Johan and Riekje originally dairy farmed in Holland, but moved to Alberta in 1995.

Johan said the city back home had purchased their land for expansion. It allowed them to sell the farm there and determine where they should go next.

“We were thinking to start a farm in the northern part of Holland or look somewhere else,” Riekje said.

They ultimately chose Alberta.

Their relatives in the province told them they liked it. As well, Johan said it made financial sense at the time. Canada had a quota system, which is something that worked well for them.

“When you have a good-running farm, you don’t leave,” Riekje said. “But we had this opportunity to look around, and we wanted to make the best decision.”

The family initially milked 90 cows, slowly increasing their numbers. They made a major expansion in 2012, adding the rotary unit and building a new barn, when Gerard and Berend returned from college to work full-time.

“After 24 years, this becomes your home,” Riekje said jokingly.

Any mention of the newly signed North American Free Trade Agreement, which saw Canada give 3.59 percent market access to the United States, spurs lively discussion.

Johan said Canada’s quota system has allowed their farm to remain successful.

He’s worried the country’s dairy industry could be dismantled if more quota is given up.

Riekje pointed out Canada also made concessions on dairy through the Canada-European Union Comprehensive Economic and Trade Agreement and the Comprehensive and Progressive Agreement for Trans-Pacific Partnership between Canada and 10 other Asia-Pacific nations.

“It’s a slippery slope,” Johan said. “If we keep giving more, when will it stop? If this uncertainty gets worse, you’re in a spot where you just sit back and wait.”

He referenced issues in the United States, where many farmers are producing too much milk and seeing marginal, if any, returns.
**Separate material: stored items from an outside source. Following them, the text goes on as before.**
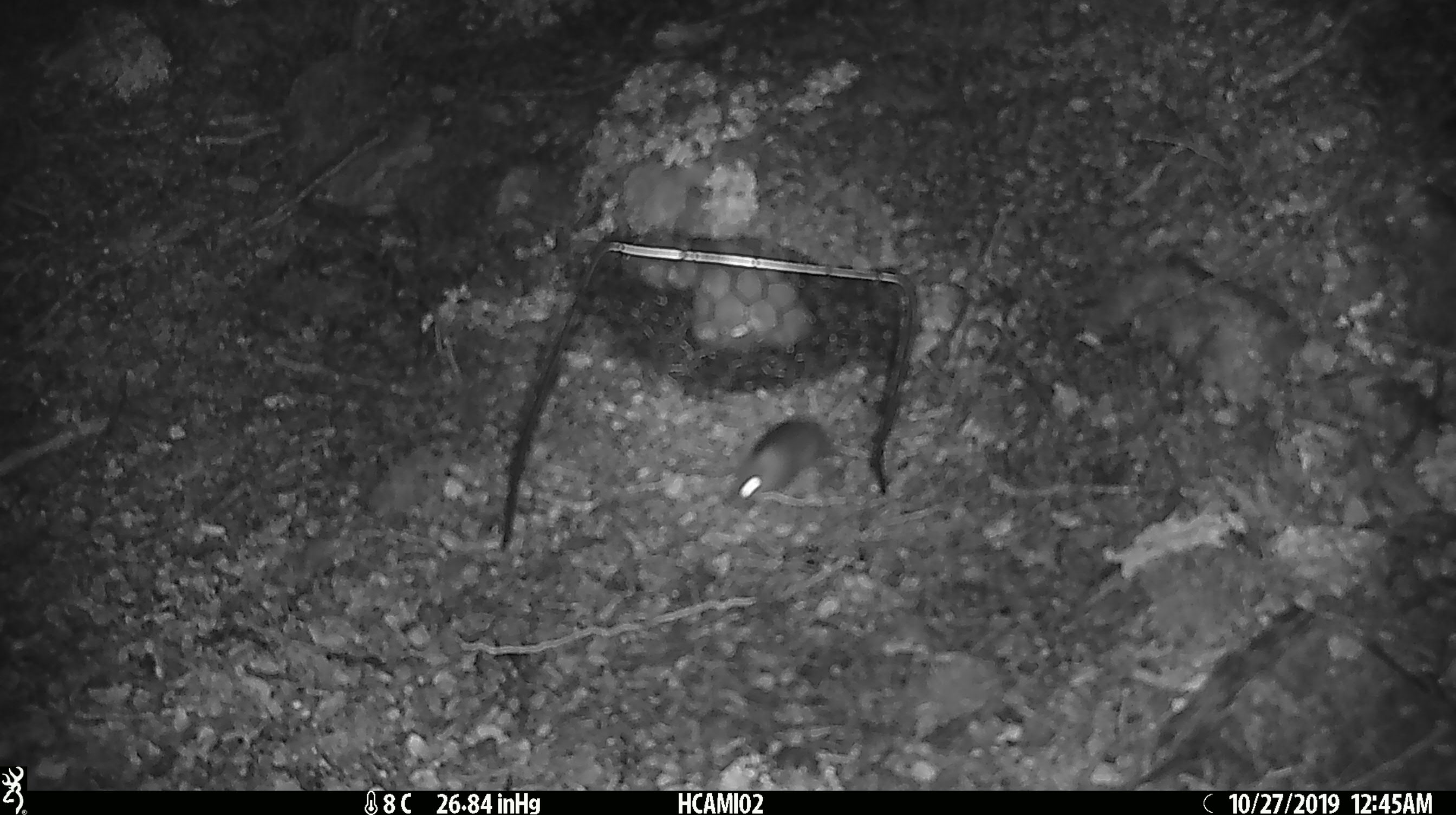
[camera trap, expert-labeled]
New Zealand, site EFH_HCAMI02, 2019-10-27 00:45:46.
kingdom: Animalia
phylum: Chordata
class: Mammalia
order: Rodentia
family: Muridae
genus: Mus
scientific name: Mus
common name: mouse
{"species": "mouse (Mus)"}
“We need a guaranteed price to cover our costs. Costs of production are higher, we’re in a colder climate and we need to cover our barns,” Johan said.
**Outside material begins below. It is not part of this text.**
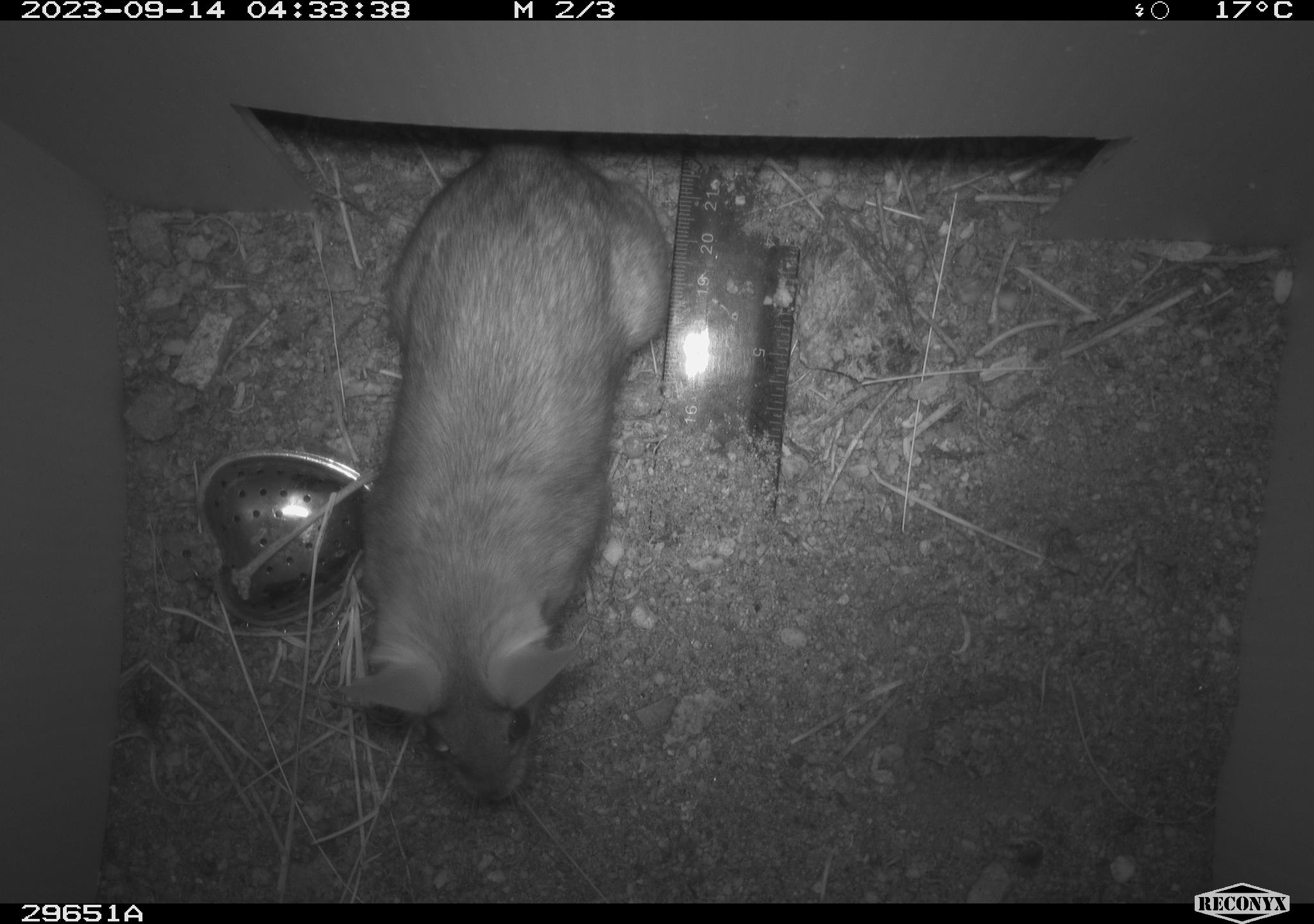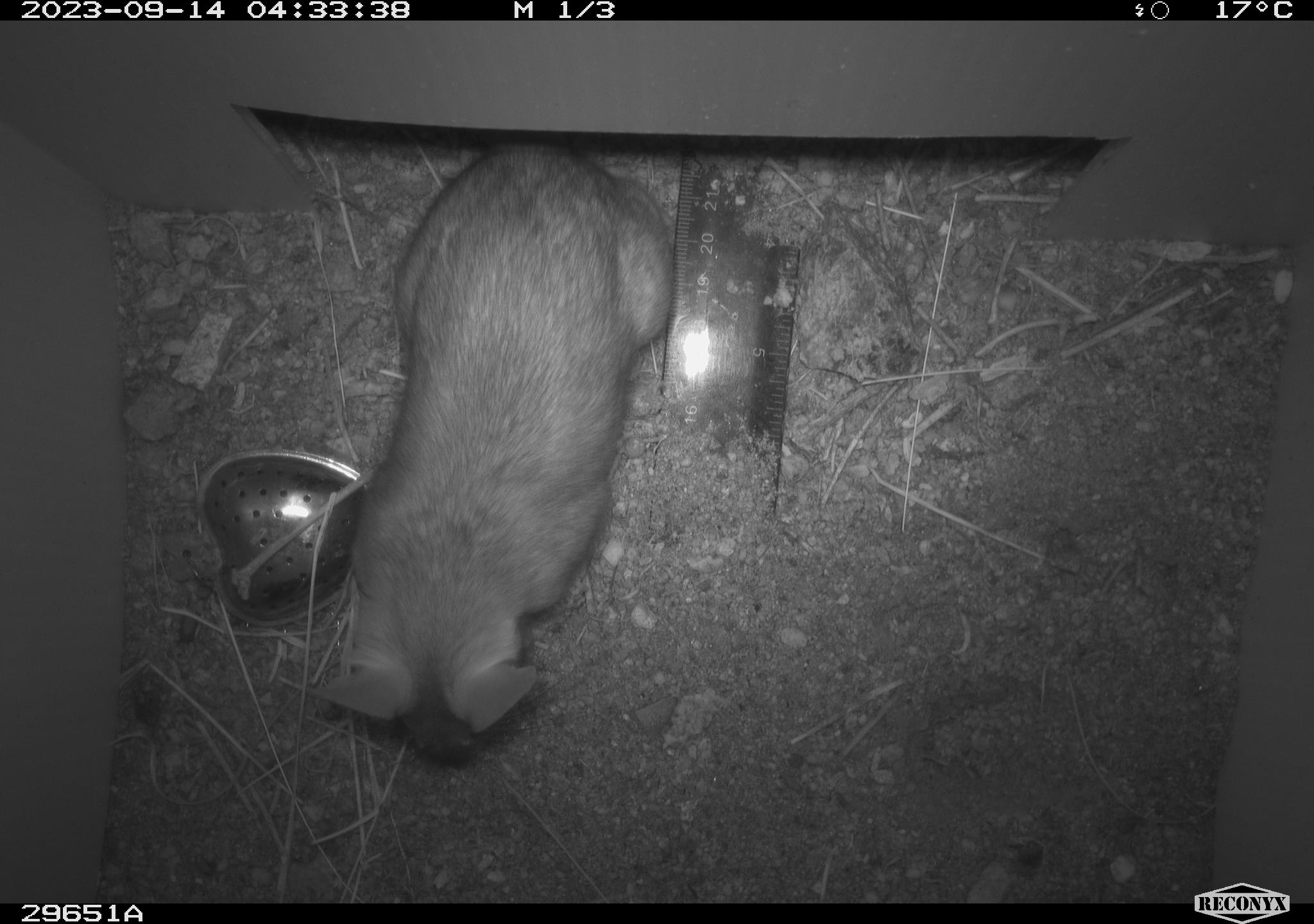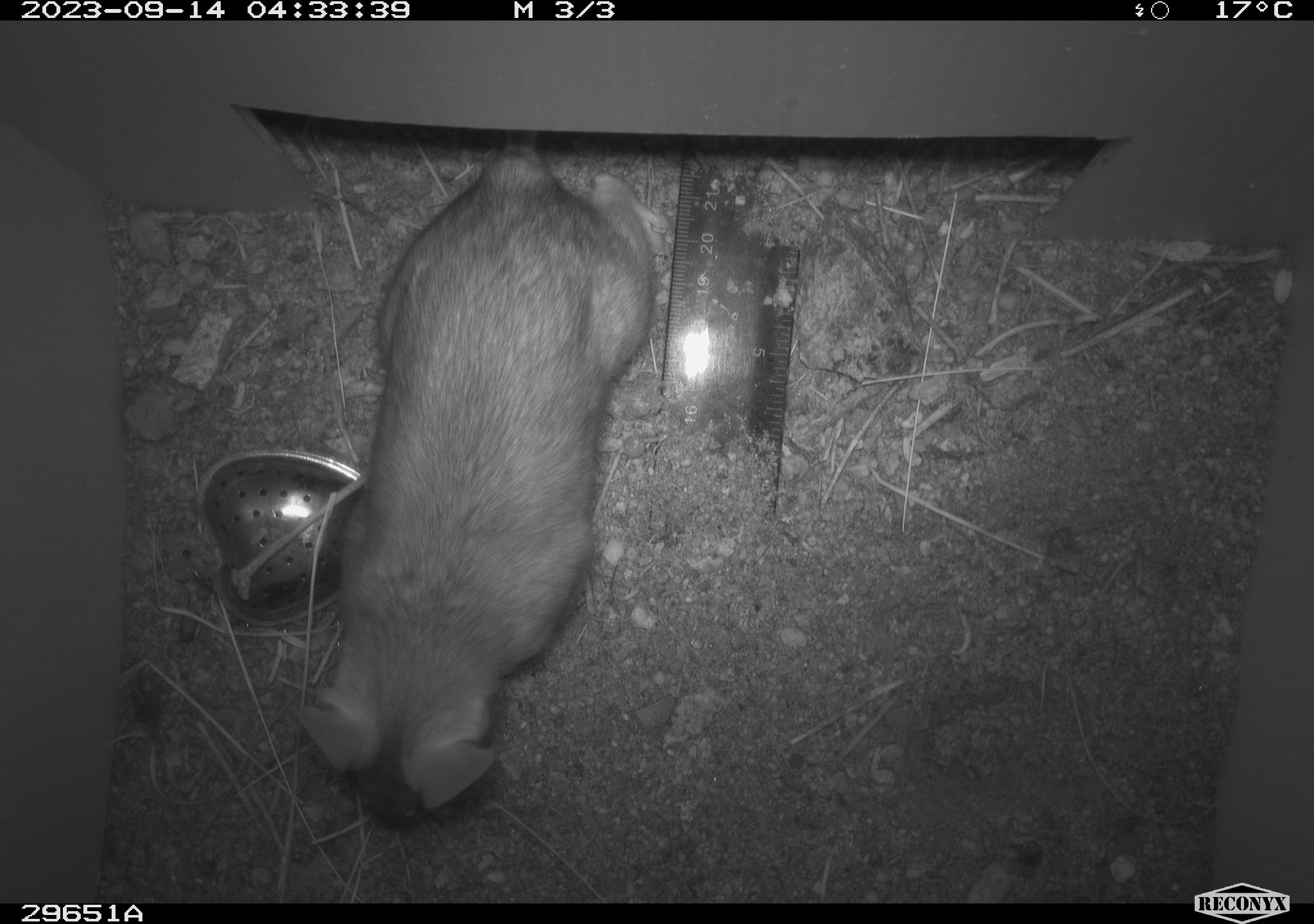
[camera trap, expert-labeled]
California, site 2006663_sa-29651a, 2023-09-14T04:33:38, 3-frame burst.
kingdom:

“If more milk is coming in cheap, we will never be able to compete. It won’t just affect us. It’ll affect equipment dealers, nutritionists, trucking companies. Processors might as well close their doors.”

However, the family forges ahead despite potential uncertainty down the road.

They are developing a succession plan with their sons, but won’t be retiring anytime soon.

“We would like to expand more, but in a cautious way,” Johan said. “We’ll be here to help the boys, but we’re in that beginning phase.”